Text excerpt:
++++

Materialize a non-default device for C2 legacy storage. (#18605)
authorGregory Chanan <gchanan@fb.com>
Thu, 11 Apr 2019 20:22:49 +0000 (13:22 -0700)
committerFacebook Github Bot <facebook-github-bot@users.noreply.github.com>
Thu, 11 Apr 2019 20:50:41 +0000 (13:50 -0700)
Summary:
It's not intended that Storages have 'default' CUDA devices, but this is allowable via the Storage::create_legacy codepath.

This also messages with device_caching, because the initial cache is obtained from the Storage, which may have a 'default' device.

Instead, we materialize a device by allocating 0 bytes via the allocator.
Pull Request resolved: https://github.com/pytorch/pytorch/pull/18605

Differential Revision: D14680620

Pulled By: gchanan

fbshipit-source-id: 6d43383d836e90beaf12bfe37c3f0506843f5432

c10/core/Storage.h
caffe2/core/context_gpu.cu

index 82d8b31..6d86119 100644 (file)
@@ -41,11 +41,12 @@ struct C10_API Storage {
   // that can be temporarily created with Caffe2 APIs. See the note on top of
   // TensorImpl.h for details.
   static Storage create_legacy(at::Device device, caffe2::TypeMeta data_type) {
+    auto allocator = GetAllocator(device.type());
     return Storage(c10::make_intrusive<StorageImpl>(
             data_type,
             0,
-            at::DataPtr(nullptr, device),
-            GetAllocator(device.type()),
+            allocator->allocate(0), // materialize a non-default Device.
+            allocator,
             true));
   }
 
index d7f7fc6..0bd259e 100644 (file)
@@ -485,14 +485,18 @@ struct DefaultCUDAAllocator final : public at::Allocator {
     }
     switch (g_cuda_memory_pool_type) {
       case CudaMemoryPoolType::NONE:
-        CUDA_ENFORCE(cudaMalloc(&ptr, nbytes));
+        if (nbytes != 0) {
+          CUDA_ENFORCE(cudaMalloc(&ptr, nbytes));
+        }
         if (FLAGS_caffe2_gpu_memory_tracking) {
           g_size_map[ptr] = nbytes;
           g_cuda_device_affiliation[ptr] = CaffeCudaGetDevice();
         }
         return {ptr, ptr, &Delete, at::Device(CUDA, CaffeCudaGetDevice())};
       case CudaMemoryPoolType::CUB:
-        CUDA_ENFORCE(g_cub_allocator->DeviceAllocate(&ptr, nbytes));
+        if (nbytes != 0) {
+          CUDA_ENFORCE(g_cub_allocator->DeviceAllocate(&ptr, nbytes));
+        }
         g_cuda_device_affiliation[ptr] = CaffeCudaGetDevice();
         VLOG(2) << "CUB allocating pointer " << ptr << " on device "
                 << CaffeCudaGetDevice();

++++

Material provided:
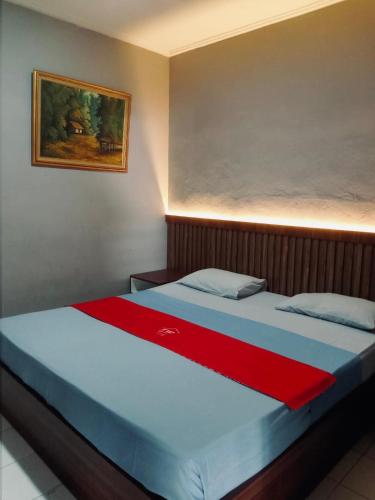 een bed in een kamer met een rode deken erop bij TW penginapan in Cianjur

++++

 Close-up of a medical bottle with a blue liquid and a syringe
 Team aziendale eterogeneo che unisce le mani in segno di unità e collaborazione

++++

What is expected:
According to the commit summary, how is a device materialized instead of leaving a 'default' one?

Answer below:
By allocating 0 bytes via the allocator.